> [TASK TO CARRY OUT] Repeat verbatim, and only, the lines of the data below, beginning at the line that contains "آرایشگاه سادات در تهرانپارس شرقی" and stopping after the line that contains "Фотообои кардинал, сидящий".

> [DATA PROVIDED]
Start of Block

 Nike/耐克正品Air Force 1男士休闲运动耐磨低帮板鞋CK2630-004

End of Block
Start of Block

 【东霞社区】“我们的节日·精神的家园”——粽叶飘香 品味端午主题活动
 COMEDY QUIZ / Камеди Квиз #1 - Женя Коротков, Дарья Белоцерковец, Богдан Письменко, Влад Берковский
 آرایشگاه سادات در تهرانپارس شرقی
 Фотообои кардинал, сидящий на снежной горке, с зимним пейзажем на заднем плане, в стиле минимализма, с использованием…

End of Block
Start of Block

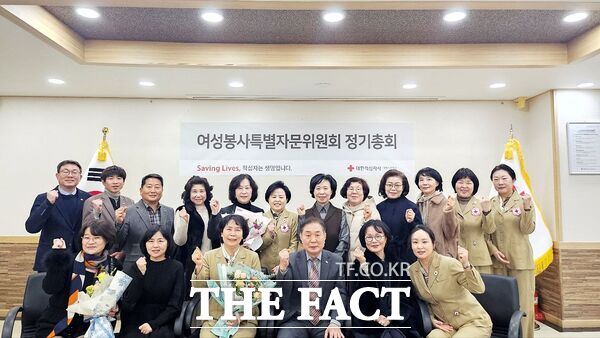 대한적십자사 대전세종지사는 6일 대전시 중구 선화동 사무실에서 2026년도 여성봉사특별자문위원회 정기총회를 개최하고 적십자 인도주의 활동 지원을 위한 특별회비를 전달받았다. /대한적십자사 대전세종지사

End of Block

> [RESPONSE]
 آرایشگاه سادات در تهرانپارس شرقی
 Фотообои кардинал, сидящий на снежной горке, с зимним пейзажем на заднем плане, в стиле минимализма, с использованием…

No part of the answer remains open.